Young parents apart can raise children together

Young parents – portrayed here by volunteer models – face particular challenges in raising children. (UWM Photo by Troye Fox)
Young parents – portrayed here by volunteer models – face particular challenges in raising children. (UWM Photo by Troye Fox)

Raising children is tough enough, but can be especially challenging for young parents who may not have expected to add a baby to their lives.

The Young Parenthood Program, based in the Joseph J. Zilber School of Public Health, is focused on helping teens and young adults learn to work together to raise a child – even if they don’t choose to remain a couple.

Associate Professor Paul Florsheim
Associate Professor Paul Florsheim

“There really isn’t another program that works with young couples to help them with co-parenting,” says Paul Florsheim, associate professor in the Zilber School of Public Health, who developed the program.

He started the work at the University of Utah, and continued it under a grant from the U.S. Department of Health & Human Services’ Office of Adolescent Pregnancy Programs. His book on the topic, “The Young Parenthood Program: A Guide to Helping Young Mothers and Fathers Become Effective Co-Parents,” was published this spring by Oxford University Press.

The issue is vital. Four out of ten babies in the U.S. are born to unwed parents, according to U.S. Census data, the highest percentages to minority, economically disadvantaged parents under the age of 25.  The very idea of “family” has dramatically changed over the past few decades, according to Florsheim.

Building strong networks, communication skills

Research shows that children who are born to young mothers, and grow up without fathers in their lives, are at higher risk for academic and behavioral problems. Getting the fathers involved before the baby is born and helping the young parents learn to manage stress and communicate better may help ease some of these problems, says Florsheim.

Young parents are at risk for engaging in dysfunctional parenting practices and intimate partner violence, and face additional challenges on top of their own developmental struggles, according to Florsheim.

Florsheim’s book provides a manual for other organizations working to help young parents, even if they choose not to remain together.
Florsheim’s book provides a manual for other organizations working to help young parents, even if they choose not to remain together.

Clinical trials have indicated that couples who participated in the Young Parenthood Program demonstrated better relationship skills, lower rates of intimate partner violence, less paternal disengagement, and more positive parenting behavior among young fathers.

Social workers and other mental health service providers can help young people adapt to becoming parents, he adds. However, many professionals lack formalized training in this area and there are few programs available to give the necessary support to young parents, says Florsheim.

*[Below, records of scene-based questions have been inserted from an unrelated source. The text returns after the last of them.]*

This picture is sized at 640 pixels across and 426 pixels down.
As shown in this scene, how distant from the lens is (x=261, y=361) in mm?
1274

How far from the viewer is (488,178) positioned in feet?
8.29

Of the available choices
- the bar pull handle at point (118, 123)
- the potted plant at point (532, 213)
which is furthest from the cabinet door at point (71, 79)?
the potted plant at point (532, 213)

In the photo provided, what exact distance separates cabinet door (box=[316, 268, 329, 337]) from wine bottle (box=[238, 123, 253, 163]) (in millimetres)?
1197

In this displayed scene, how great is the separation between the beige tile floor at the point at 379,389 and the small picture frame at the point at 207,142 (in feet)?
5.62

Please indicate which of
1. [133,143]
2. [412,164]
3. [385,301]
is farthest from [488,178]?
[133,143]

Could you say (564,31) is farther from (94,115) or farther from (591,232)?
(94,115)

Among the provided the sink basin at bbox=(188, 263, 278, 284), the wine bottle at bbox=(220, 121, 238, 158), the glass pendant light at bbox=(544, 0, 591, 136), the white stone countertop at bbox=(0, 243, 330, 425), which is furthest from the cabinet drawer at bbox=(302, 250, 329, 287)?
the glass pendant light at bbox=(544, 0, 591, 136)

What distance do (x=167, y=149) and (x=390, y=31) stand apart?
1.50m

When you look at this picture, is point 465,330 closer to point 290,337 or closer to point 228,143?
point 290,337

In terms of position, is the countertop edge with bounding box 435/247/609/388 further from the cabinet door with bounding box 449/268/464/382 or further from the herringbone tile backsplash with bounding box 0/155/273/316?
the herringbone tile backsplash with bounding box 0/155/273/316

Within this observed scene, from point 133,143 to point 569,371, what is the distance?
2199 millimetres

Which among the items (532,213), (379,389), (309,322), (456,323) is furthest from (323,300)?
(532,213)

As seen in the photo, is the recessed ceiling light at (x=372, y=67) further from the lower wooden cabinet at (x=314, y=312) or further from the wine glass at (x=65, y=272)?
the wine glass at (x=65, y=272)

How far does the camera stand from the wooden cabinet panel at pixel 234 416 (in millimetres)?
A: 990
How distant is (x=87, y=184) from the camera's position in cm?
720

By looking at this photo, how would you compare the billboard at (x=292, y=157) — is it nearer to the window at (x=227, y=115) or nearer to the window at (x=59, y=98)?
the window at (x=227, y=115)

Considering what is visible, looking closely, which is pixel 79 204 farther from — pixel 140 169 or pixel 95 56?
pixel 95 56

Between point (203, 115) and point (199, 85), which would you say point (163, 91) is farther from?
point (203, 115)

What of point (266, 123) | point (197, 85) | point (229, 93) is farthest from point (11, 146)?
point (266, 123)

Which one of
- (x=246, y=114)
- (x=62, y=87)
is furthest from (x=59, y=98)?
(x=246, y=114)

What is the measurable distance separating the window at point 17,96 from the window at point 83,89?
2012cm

When grant money was cut halfway through the original research project due to federal budget cuts, Florsheim was determined to find a way to make the program work on a shoestring budget. Two Zilber School doctoral students, Jill Denson and Mary Mazul, helped Florsheim create a partnership with Milwaukee Health Services Incorporated and St. Joseph’s Hospital, then apply for a grant. Now the Lifecourse Initiative for Healthy Families has provided funds to adapt the program so that it can be offered through prenatal clinics. The team will soon launch a new study designed to test a more efficient version of the co-parenting support program.

Partnering with prenatal clinics was a good fit for the program, Florsheim says.

“This is the type of community-based research that I hoped to do when I came to UWM to help start the Zilber School of Public Health.”


In other recent public health news, city officials are seeing troubling increases in the rate at which babies continue to die in Milwaukee before their first birthday. Especially troubling is the rate at which African American babies die. “Black infants are still about three times more likely than white infants to die in Milwaukee,” says a June 3 article in the Milwaukee Journal Sentinel.

Among the areas that need to be addressed to lower infant mortality rates are reducing “lifecourse stressors” that impact prematurity — from safe neighborhoods and fatherhood involvement to early childhood education and job preparation programs.